Меня сегодня почему-то очень тяготило общество Мариши, но я вытерпела. Мы вместе приготовили ужин, съели его, выпили коньяку – Мариша две рюмки, я – два больших глотка, и пошли гулять по вечерним улицам.
Начинается самое светлое время в году. Оно проходит быстро, как и все другие месяцы, как и вся остальная жизнь. Но пока оно есть, хочется гулять допоздна, смотреть, как темнеет небо, появляются звезды, слушать вечерних птиц. Птицы только-только прилетели из теплых краев, им есть что рассказать местным, оставшимся здесь, чтобы петь долгой темной зимой о любви, которой не бывает и которая ко мне пришла. Чирикать, каркать, насвистывать…
Пока мы с Маришей гуляли, у меня даже немного отступила и притупилась боль. И я осторожно подумала – может быть, ничего это не было – вообще? Не было никакого Эварса, не было этих месяцев, я все это себе придумала – от скуки, одиночества?
Не было Нового года, который я первый раз за последние десять лет провела без Мариши, не было поездки в заброшенную деревню, у которой наша машина застряла в снегу, мы топали до одного из двух жилых домов, где нас ждал местный чудак-художник, с которым мы и праздновали Новый год «по-русски», как хотел Эварс – с баней, валяньем в снегу, водкой, мочеными яблоками, хрустящими огурчиками, кабаниной, запеченной птицей, которую художник называл куропаткой, но мне она напоминала обычную ворону. С теплым пуховым одеялом из кусочков разноцветной ткани, под которым я проснулась раньше Эварса, лежала, смотрела на самого любимого, самого лучшего в мире мужчину, я знала, что это начало моей новой жизни и загадала – если он проснется и первым делом обнимет меня, а потом уже откроет глаза, то мы не расстанемся никогда, так и случилось.

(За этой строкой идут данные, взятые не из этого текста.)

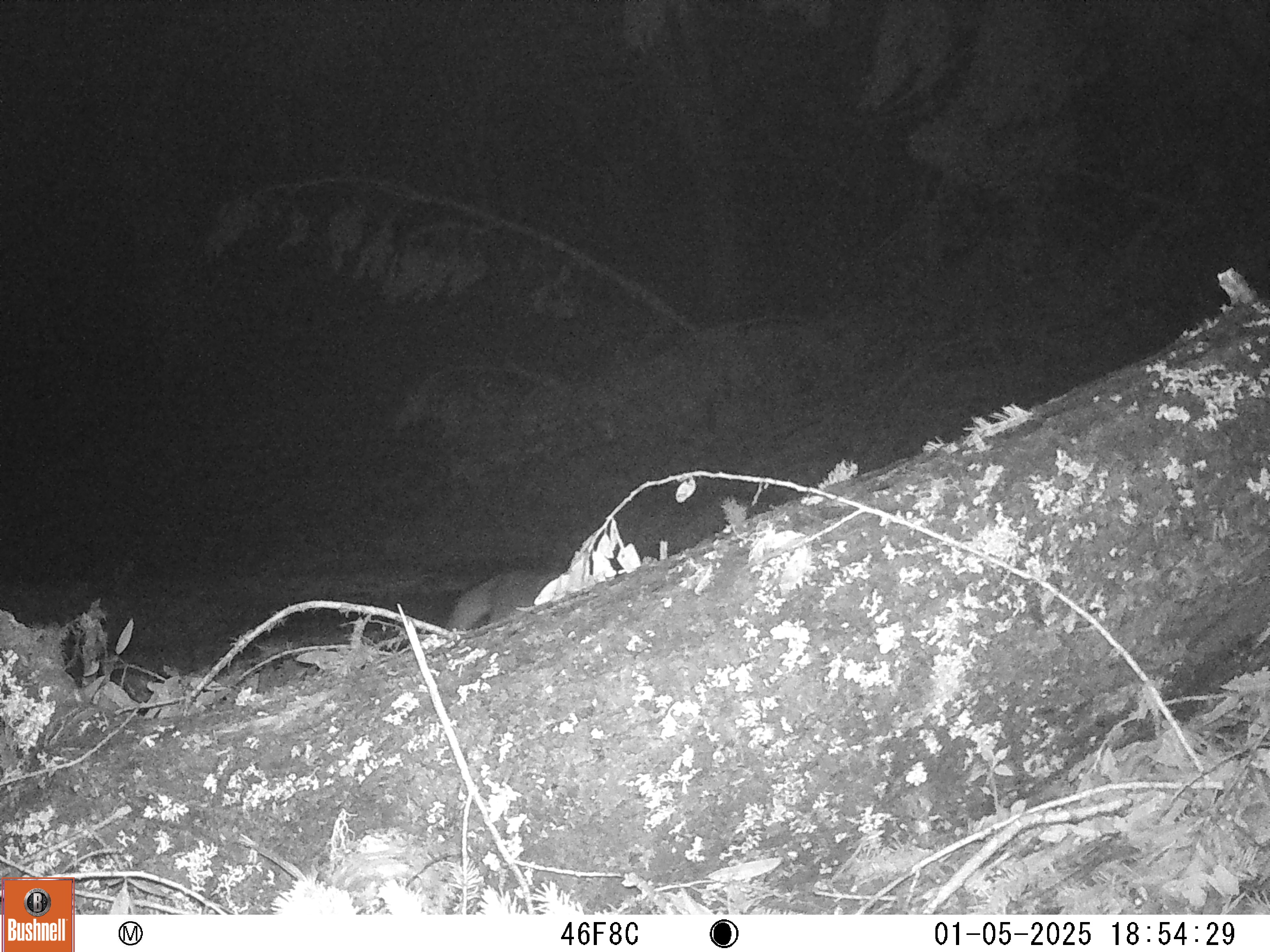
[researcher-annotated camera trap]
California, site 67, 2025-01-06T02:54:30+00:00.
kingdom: Animalia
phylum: Chordata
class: Mammalia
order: Carnivora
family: Canidae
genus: Urocyon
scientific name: Urocyon cinereoargenteus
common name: gray fox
Gray fox (Urocyon cinereoargenteus).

Не было Дня всех влюбленных, когда я подарила Эварсу крохотную золоченую матрешку, из которой можно достать еще три, одна другой меньше, я купила ее в том самом магазине, где когда-то увидела (или придумала это) нашу пропавшую домашнюю кастрюлю. А Эварс не приготовил мне подарок, но очень обрадовался матрешке, купил мне большой букет разноцветных хризантем – наверное, самых ярких, которые были в цветочной лавочке, и стал крутить меня прямо на улице за обе руки, положив букет в сугроб. А кто-то из прохожих снял нас и поставил потом эту фотографию в «Подслушано наш город» – я, хохочущая, с растрепавшимися волосами, в расстегнутой белой шубке, с улетевшей в сугроб шапкой, малиново-оранжево-желтый букет на этом же сугробе, Эварс, счастливый, раскрасневшийся, деловитые голуби вокруг нас, выковыривающие с дорожки крошки хлеба, застрявшие в утоптанном снегу.
Не было Восьмого марта, накануне которого мне неожиданно принесли столько цветов мои посетители, даже те, о существовании которых я почти забыла, что мне пришлось вызывать такси и просить Эварса встретить меня. Он вышел на улицу в ботинках на босу ногу, в коротких джинсовых шортах, в которых обычно ходит дома, в оранжевой майке с надписью на своем языке – «У кенгуру две ноги и две руки, кенгуру это не еда» и маленьким веселым кенгуренком, чем-то похожим на него самого. Я сказала: «С ума сошел, замерзнешь, мороз», а он смеялся и напевал по-английски старую-старую песню «Love me tender, love me sweet, never let me go…», что дословно означает «Люби меня нежно, люби меня сладко, никогда не дай мне уйти». Как же я дам тебе уйти, если ты наполнил всю мою жизнь собой?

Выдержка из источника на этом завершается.